_提取文本_.
━━━

地处湖北西部,与山城重庆隔了一个三峡,与江城武汉隔了几个长江大桥的滚滚东逝水。
江水变得平缓,高山变成丘陵。
所以,常说这里融合了码头精神的硬核,与长江中上游的山水雾气。
400万的人口,被评为最宜居的城市之一。
一脚油门,一个小时内就能抵达三峡人家、清江画廊等好几个山水秘境。
一腔,还能去看葛洲坝三峡大坝这些世界级的水电工程。
△三斗坪,三峡大坝观景平台
更别提,连续几年湖北省人均GDP第一,有着不缺的豪情与柔情。
本来,我是奔着吃的回来的。
可春节期间,想饕餮的小吃店几乎全没开门。
方妈面馆的鲜香要等到大年初六,胡记包子的诱人也让我吃了闭门羹,还有高洁面馆、文子面、锅贴…
我索性开启了行走模式,路遇的惊喜,也已经吃得心满意足。
沿江大道从宝塔河走到九码头,走到滨江公园……
二马路红星路中山路福绥路……
三峡大坝葛洲坝西坝……
△在西坝,远处就是葛洲坝
拥有着地质优势的宜昌像一颗美而不自知的明珠,这里没有厚重的传统仪式,亦没有太多网红气质的街巷。
但平缓而朦胧的长江水和连绵的山脉,就是这个城市最大的徽章。
明亮,安宁,惬意。
△沿江大道,每一处都美出电影感
冬日梧桐树伸出枝丫,江面上的轮船或者游轮停泊在岸边,滨江公园里有巨大的蓝色的江豚。
因为有这世界最大的水电站,这几年宜昌多了一个口号叫做——
一座来电的城市。
今年,也是三峡工程第三十周年。
但我更觉得,比起来电,这座城市给予人们更多的,是发呆的权利,和举重若轻的底气。
最爱站在江边,看长江大桥和晚上的烟火。 纵然生活里已百般难,但好在,轻舟已过万重山。
一直走到江水变蓝
没有什么比在宜昌走沿江大道最好的选择了,抛开童年成长的滤镜,宜昌的江滩是我走过最美好的, 没有之一。
暴雪后,这里迎来灿烂千阳。
江水由阴天的灰色转为蓝色,手机拍照可以拍出星芒, 而肉眼看过去,就是一片寂静的小型的城市之海。
感叹,春来江水绿如蓝,不是虚谈。
这片绿如蓝的海,叫做三江。
长江出三峡峡谷后,水流由东急转向南,江面由390米突然扩宽到坝址处的2200米。

━━━

_待分析数据_.

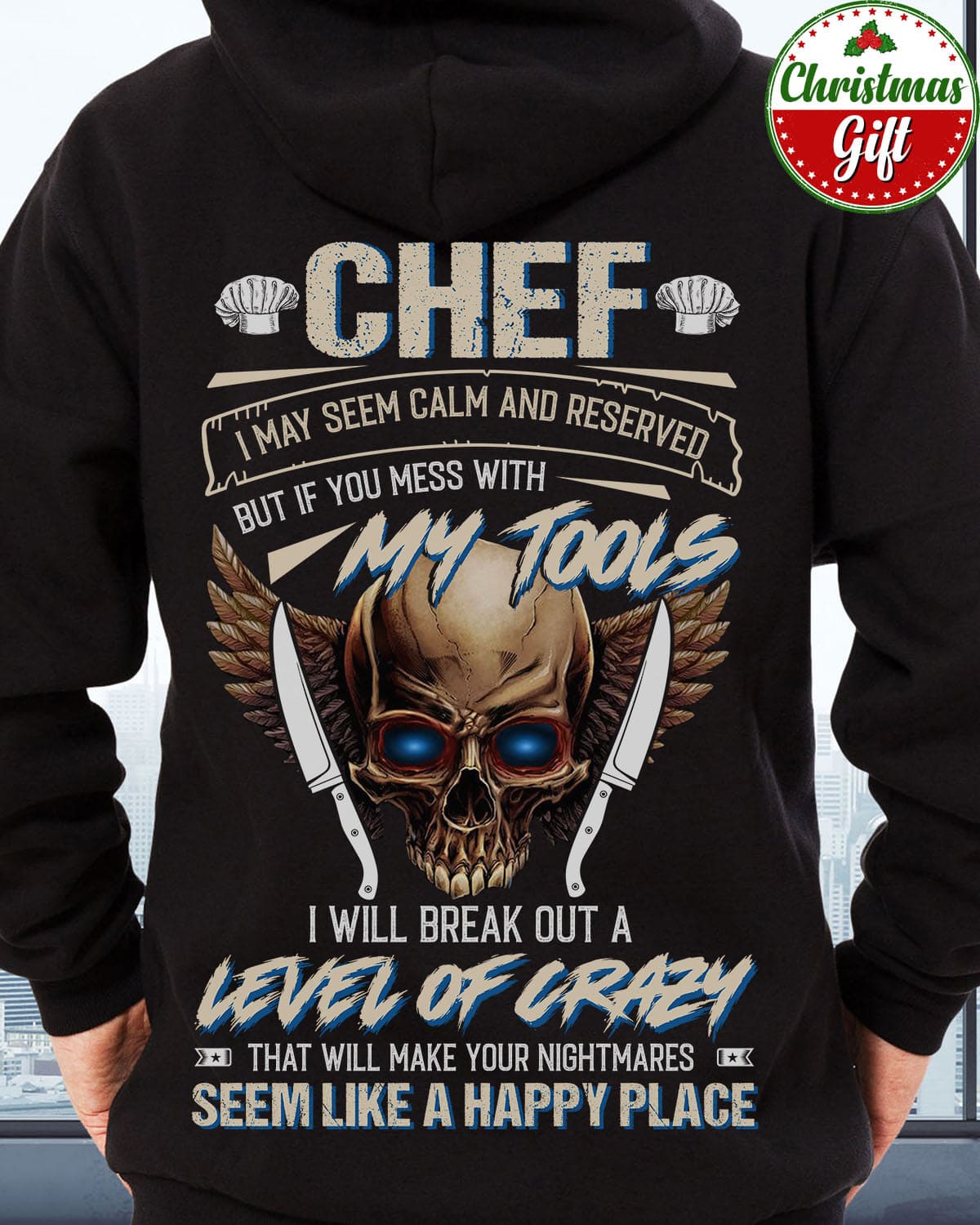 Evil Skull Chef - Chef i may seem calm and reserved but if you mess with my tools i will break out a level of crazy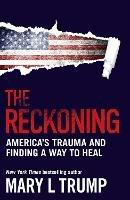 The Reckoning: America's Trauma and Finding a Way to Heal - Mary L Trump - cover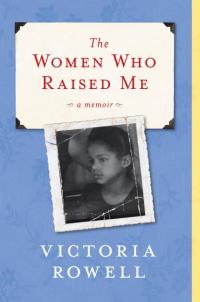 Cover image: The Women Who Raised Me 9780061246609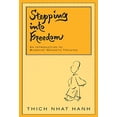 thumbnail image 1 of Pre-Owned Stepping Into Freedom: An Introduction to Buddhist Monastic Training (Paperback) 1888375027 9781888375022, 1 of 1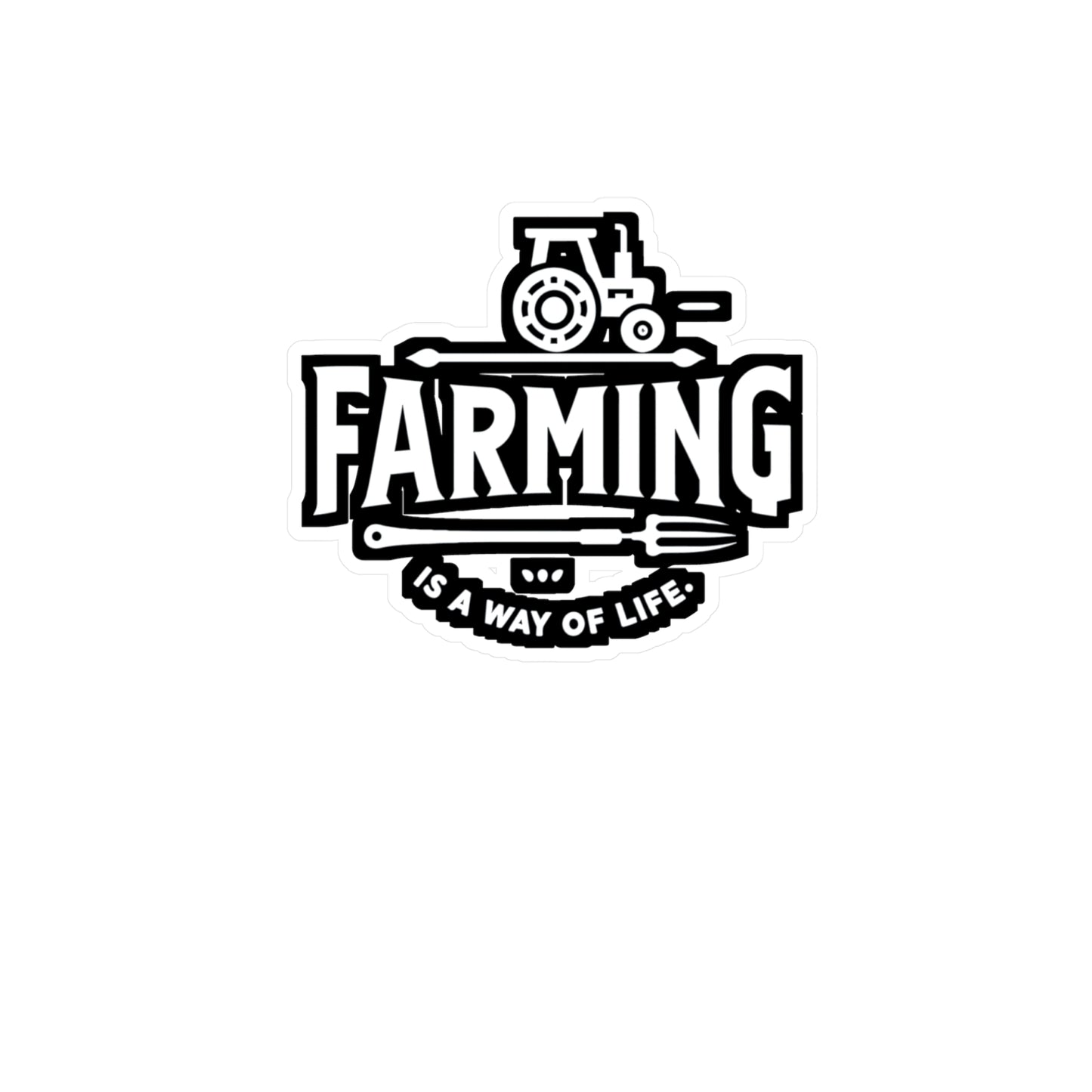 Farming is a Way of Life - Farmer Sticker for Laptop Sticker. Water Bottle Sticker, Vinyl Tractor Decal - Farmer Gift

━━━

_任务详情_. 将提取文本中的这句话译成英文:"长江出三峡峡谷后,水流由东急转向南,江面由390米突然扩宽到坝址处的2200米。" 以上材料与提取文本内容无关。

_练习输出_. After the Yangtze River emerges from the Three Gorges, its flow turns sharply from east to south, and the river suddenly widens from 390 meters to 2,200 meters at the dam site.